## Text extract
What I witnessed on the day of the eviction is what I have witnessed throughout the campaign and among campaigners: love, compassion, creativity, hope, friendship and a belief in a fairer society; community spirit like I have never witnessed anywhere else. At the beginning of this year, I created a Memory board (see image below) whose contents were thankfully saved the night before the eviction (the structure it was attached to was unnecessarily destroyed by bailiffs during the eviction). It showed images taken of the garden since the 1990s and invited comments by garden users, who have noted down some memorable stories and their feelings for the garden. I am including these here to pay tribute to what Tidemill Wildlife Garden means to people.




“Tidemill Garden is part of the cohesiveness of Deptford”



Performer, musician, community development worker, local activist, volunteer and campaigner Heather Gilmore has lived in Deptford for 24 years. Together with other campaigners she is resisting the demolition of the currently occupied Tidemill Wildlife Garden and the 16 council flats of Reginald House on Reginald Road in Deptford, which are to be replaced with 209 flats. The campaign group have worked tirelessly to save these invaluable community assets by using their artistic skills and local knowledge to organise events, create promotional materials, demonstrate, protest, draw up alternative plans and raise London-wide awareness. Their campaign activities were also incorporated into this year’s Deptford X, London’s longest running contemporary visual arts festival, featuring David Aylward’s (RUR) silent procession Hands Off, Sue Lawes 74 Trees (Tree Demolition Schedule), Caroline Jupp’s Buddleia Bulletin in the Reading Room that was entirely made with recycled materials by campaigners, and Sophia Kosmaoglou’s Art and Gentrification Walk and Debate (as well as an impromptu sound/walk performance by APT Gallery).

Deptford Aint Avinnit: Save Reginald! Save Tidemill! as part of Deptford X 2018

Since 29 August, the day the council wanted to lock the gates, campaigners and activists have occupied the garden and managed to defer an eviction order until 24 October 2018. In the two days before the bailiffs come, they are holding a two-day celebratory peace camp and a candle-lit vigil (Tuesday, 23 October 7pm) to ‘show some people power in the resistance to the seizure of our land’ (Campaign Facebook page). Due to persistent campaigning and awareness raising, there has been great media coverage of the campaign, with Heather having become the public face of it (see links at the bottom for media reports and videos). I want to write about the positive creativity, dedication and determination campaigners have displayed, all based on the fundamental belief that we should all be living in a fairer society that caters for all. I have huge admiration for those that are ‘sacrificing’ their whole free time to serve the community and fight for a more sustainable future. Despite what campaigners are up against, there has always been a sense of calm hope in the air and the use of any artistic talent, be it photography, drawing, music, performance art or theatre has contributed to keeping up motivation and keeping the campaign fun. I wanted to speak to Heather about her personal motivations for being a local activist and what living in Deptford means to her. Here is what she told me.

## Set problem 1
In the text on the Tidemill Wildlife Garden campaign, how many years has Heather Gilmore lived in Deptford?

## The records
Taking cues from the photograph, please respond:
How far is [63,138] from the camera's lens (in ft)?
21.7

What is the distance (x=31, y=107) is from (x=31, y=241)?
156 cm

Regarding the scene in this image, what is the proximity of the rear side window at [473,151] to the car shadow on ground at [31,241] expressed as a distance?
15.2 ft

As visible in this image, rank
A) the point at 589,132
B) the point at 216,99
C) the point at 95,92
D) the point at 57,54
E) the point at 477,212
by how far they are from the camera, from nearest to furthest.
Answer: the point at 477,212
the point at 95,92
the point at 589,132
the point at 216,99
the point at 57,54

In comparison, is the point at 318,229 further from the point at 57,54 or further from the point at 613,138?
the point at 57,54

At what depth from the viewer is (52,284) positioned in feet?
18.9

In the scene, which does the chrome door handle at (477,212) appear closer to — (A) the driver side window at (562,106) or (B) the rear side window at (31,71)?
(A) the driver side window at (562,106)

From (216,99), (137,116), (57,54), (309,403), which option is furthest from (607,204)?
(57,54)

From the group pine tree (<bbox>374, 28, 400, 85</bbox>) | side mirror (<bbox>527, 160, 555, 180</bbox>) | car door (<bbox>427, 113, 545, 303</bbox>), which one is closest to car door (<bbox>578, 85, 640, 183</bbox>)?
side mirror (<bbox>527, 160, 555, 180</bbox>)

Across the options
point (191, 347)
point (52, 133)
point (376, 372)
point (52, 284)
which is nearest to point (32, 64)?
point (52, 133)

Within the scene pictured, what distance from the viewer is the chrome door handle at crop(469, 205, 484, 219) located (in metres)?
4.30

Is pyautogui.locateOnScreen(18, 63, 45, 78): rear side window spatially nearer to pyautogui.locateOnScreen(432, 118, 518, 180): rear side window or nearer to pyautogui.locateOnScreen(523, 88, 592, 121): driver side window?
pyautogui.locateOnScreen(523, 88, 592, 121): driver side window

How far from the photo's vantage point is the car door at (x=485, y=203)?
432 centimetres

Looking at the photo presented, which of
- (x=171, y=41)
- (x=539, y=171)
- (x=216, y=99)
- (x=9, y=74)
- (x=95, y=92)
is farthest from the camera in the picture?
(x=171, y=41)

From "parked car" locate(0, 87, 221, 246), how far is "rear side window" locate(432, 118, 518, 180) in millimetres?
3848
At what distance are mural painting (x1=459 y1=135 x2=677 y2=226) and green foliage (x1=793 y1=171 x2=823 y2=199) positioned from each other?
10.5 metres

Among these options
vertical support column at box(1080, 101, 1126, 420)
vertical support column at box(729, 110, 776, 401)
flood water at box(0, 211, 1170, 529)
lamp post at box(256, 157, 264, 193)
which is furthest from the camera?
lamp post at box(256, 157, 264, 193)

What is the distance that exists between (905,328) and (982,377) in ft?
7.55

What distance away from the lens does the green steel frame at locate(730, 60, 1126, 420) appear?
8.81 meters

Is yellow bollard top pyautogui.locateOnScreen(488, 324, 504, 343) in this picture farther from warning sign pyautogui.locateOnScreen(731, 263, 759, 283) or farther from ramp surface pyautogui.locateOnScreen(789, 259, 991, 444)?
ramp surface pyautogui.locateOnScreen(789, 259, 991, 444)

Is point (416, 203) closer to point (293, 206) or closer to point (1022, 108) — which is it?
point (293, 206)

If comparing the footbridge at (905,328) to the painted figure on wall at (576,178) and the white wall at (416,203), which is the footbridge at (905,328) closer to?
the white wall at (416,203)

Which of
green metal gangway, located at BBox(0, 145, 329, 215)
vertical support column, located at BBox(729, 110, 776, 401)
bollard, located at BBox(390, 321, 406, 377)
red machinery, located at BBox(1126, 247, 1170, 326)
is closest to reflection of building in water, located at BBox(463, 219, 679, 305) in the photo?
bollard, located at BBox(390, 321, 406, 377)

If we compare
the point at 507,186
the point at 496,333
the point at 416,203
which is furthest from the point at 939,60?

## Set problem 2
Please show every line of the entries above that contains the string "positioned", matching case exactly.

## Answer 1
24 years.

## Answer 2
At what depth from the viewer is (52,284) positioned in feet?
At what distance are mural painting (x1=459 y1=135 x2=677 y2=226) and green foliage (x1=793 y1=171 x2=823 y2=199) positioned from each other?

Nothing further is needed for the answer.